Bob manages to escape the walk-in using a can of canned meat to break open an air vent and make the hole big enough for him to fit through. He eventually finds Louise who is busy experimenting with her new Wolverine-style long nails, and asks her to help distract the captain so that he can get the oysters away from the buffet. Bob arrives at the buffet too late, and the passengers attending insist on eating the oysters, unaware that they are spoiled, and think that Bob wants the oysters for himself. Louise executes the distraction plan, but accidentally leads everyone to Bob in the process. Bob tries to lead a mutiny against the captain, but does not get support from the crew until a seaman on the ship reports that people attending the buffet are suffering from food poisoning because of the rotten oysters that the captain forced Duval to serve at the buffet. Captain Flarty tries to put Bob on a dinghy as a punishment, but Duval and the rest of the crew turn against the captain, having had enough of cleaning up the captain's messes.

Bob and the rest of the family return home, and much to Bob's disappointment, the outside of the restaurant is covered in squished, splattered, and crushed meat from a Grade A beef delivery he was expecting prior to reluctantly joining the captain on his voyage, and due to his experience on the ship Bob is not in the mood to deal with it.

==Reception==
Rowan Kaiser of The A.V. Club gave the episode a B−, saying "'Mutiny On The Windbreaker' isn't necessarily a bad episode of television, even if it's lacking as an episode of Bob's Burgers. The captain, voiced by Arrested Developments Jeffrey Tambor, mixes charm and insanity at just the right levels, and Bob's relationship with the ship's disgruntled French chef leads to the funniest lines of the evening.

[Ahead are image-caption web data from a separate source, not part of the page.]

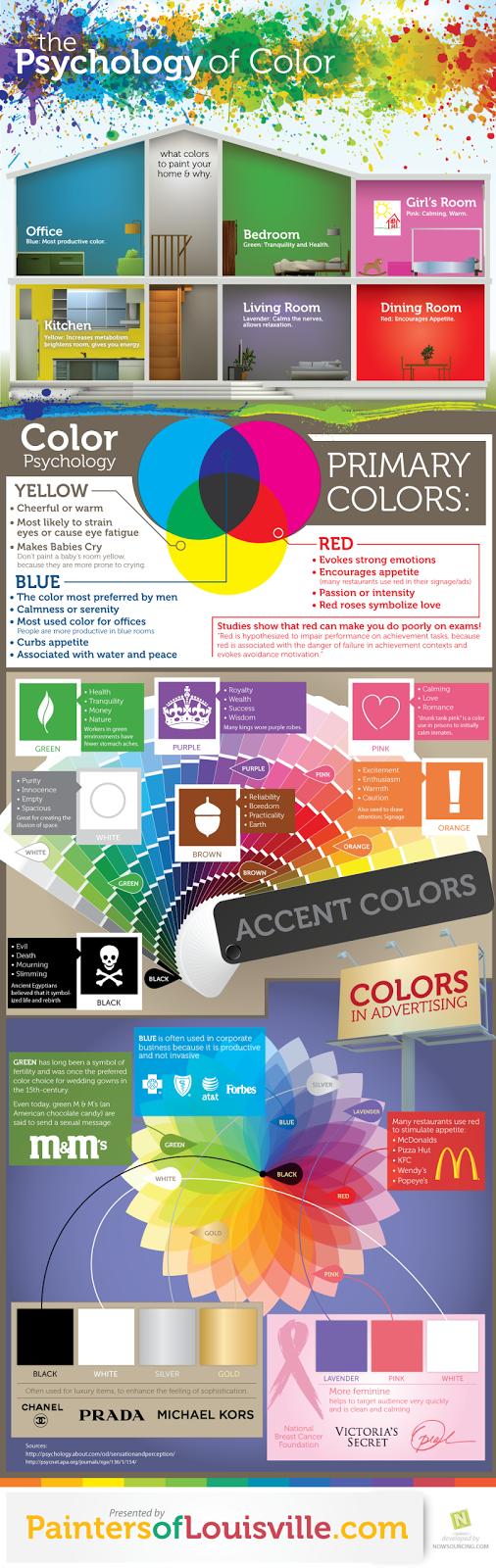 Arti warna-warna dalam desain, psikolgi warna dalam desain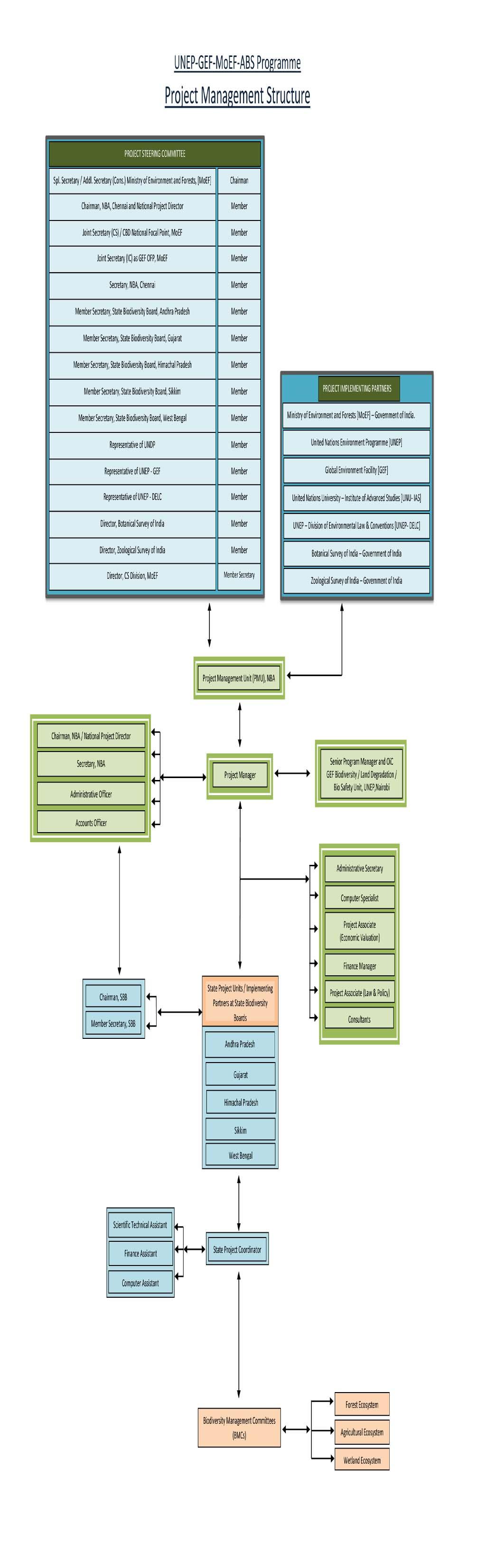 australian regulatory guidelines for biological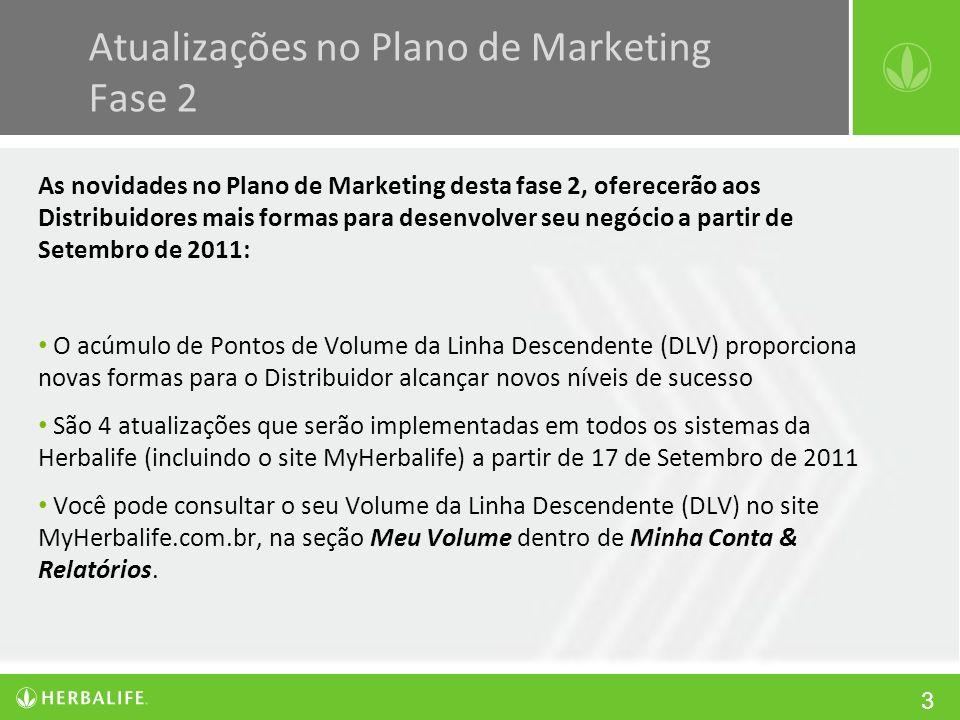 3 Atualizações no Plano de Marketing Fase 2 As novidades no Plano de Marketing desta fase 2, oferecerão aos Distribuidores mais formas para desenvolve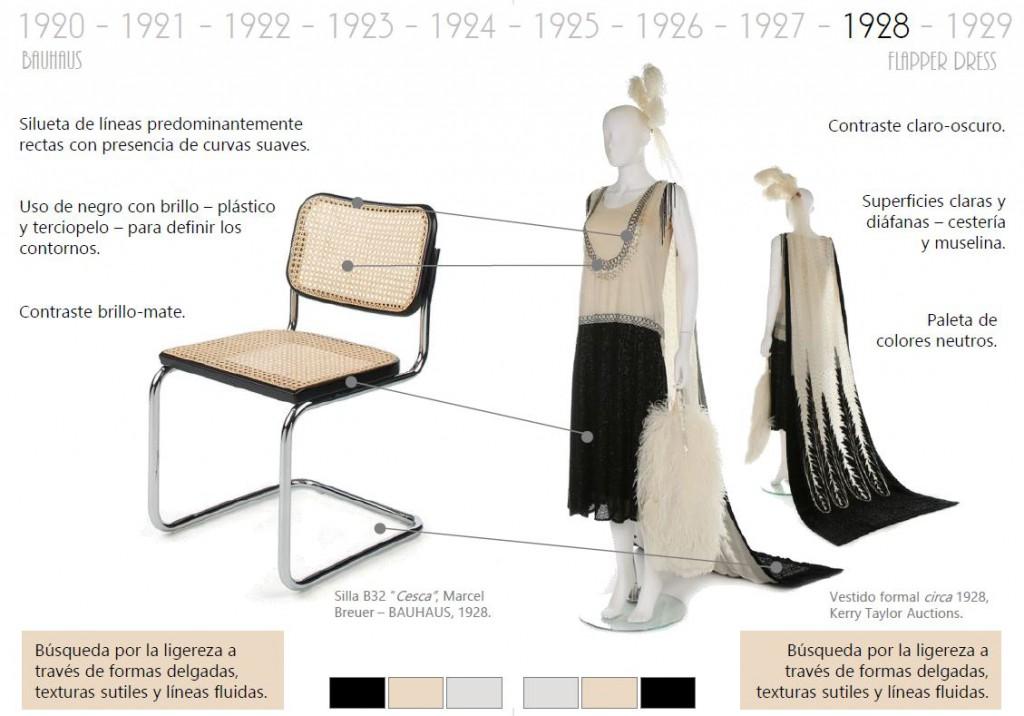 historia mueble y Moda Bauhaus Mobiliario y moda del siglo XX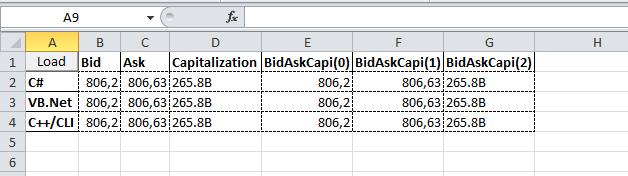 Extend your VBA code with C#, VB Net or C++/CLI | Pragmateek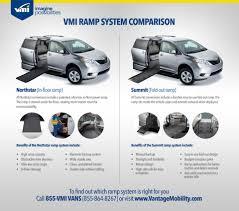 handicap ramps for minivans. vmi ramp system comparison infographic handicap ramps for minivans r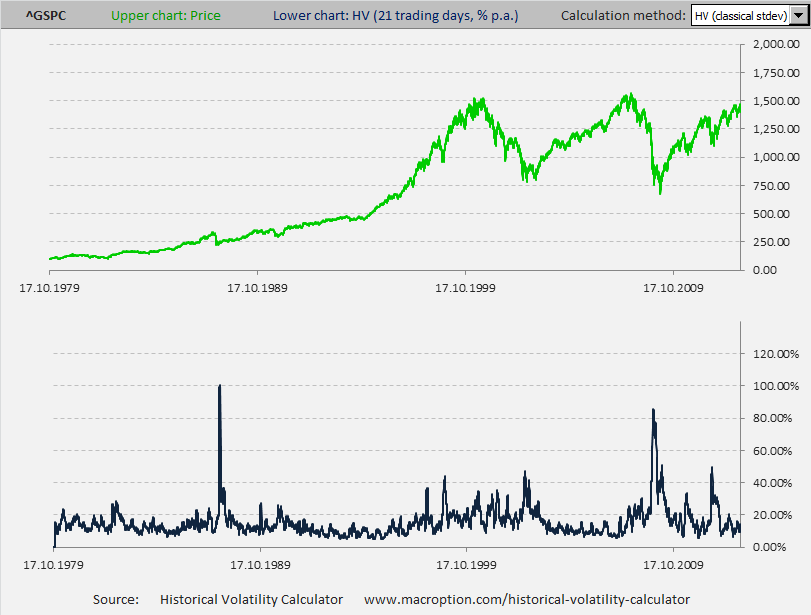 S&P500 21-day historical volatility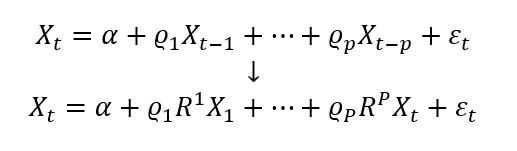 Sustitución Modelo Ar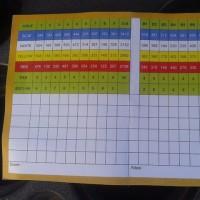 3月23日(木)331ゴルフ場で一人ゴルフをしました。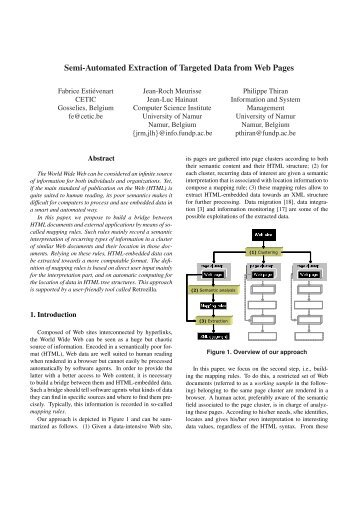 Semi-Automated Extraction of Targeted Data from Web Pages - Cetic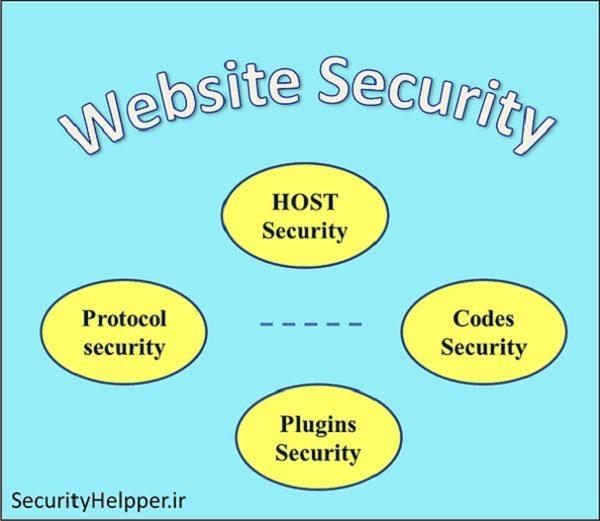 الزامات تامین امنیت وبسایت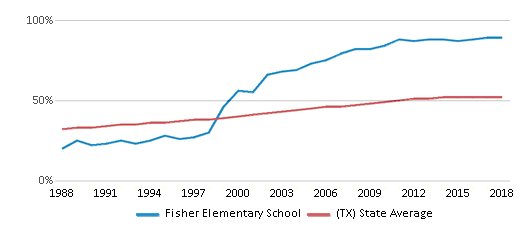 This chart display the percentage of Hispanic students in Fisher Elementary School and the percentage of Hispanic public school students in Texas by year, with the latest 2017-18 school year data.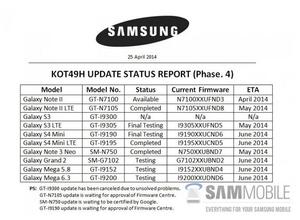 Dette er en tidligere oversikt fra Samsung. Da var telefonene fortsatt inne til kontroll.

Even still, it's filled more with charm and chuckles than the big laughs Bob's Burgers gets at its best, which makes comparing it to a good, late-season episode of The Simpsons even more apt."

Ross Bonaime of Paste gave the episode a 7.6 out of 10, saying "This week's episode, "Mutiny on the Windbreaker," is one of the weaker episodes of the show’s third season, most likely because it splits up all five of the Belcher family members. It may seem like more fun to have all three of the Belcher kids have their own separate storylines—three times the wackiness!—but it ends up not working as well as having the kids together as a team. For the first time in a while, even Bob and Linda are separated for most of the episode." The episode received a 3.1 rating and was watched by a total of 4.89 million people. This made it the third most watched show on Animation Domination that night, losing to The Simpsons and Family Guy with 5.57 million.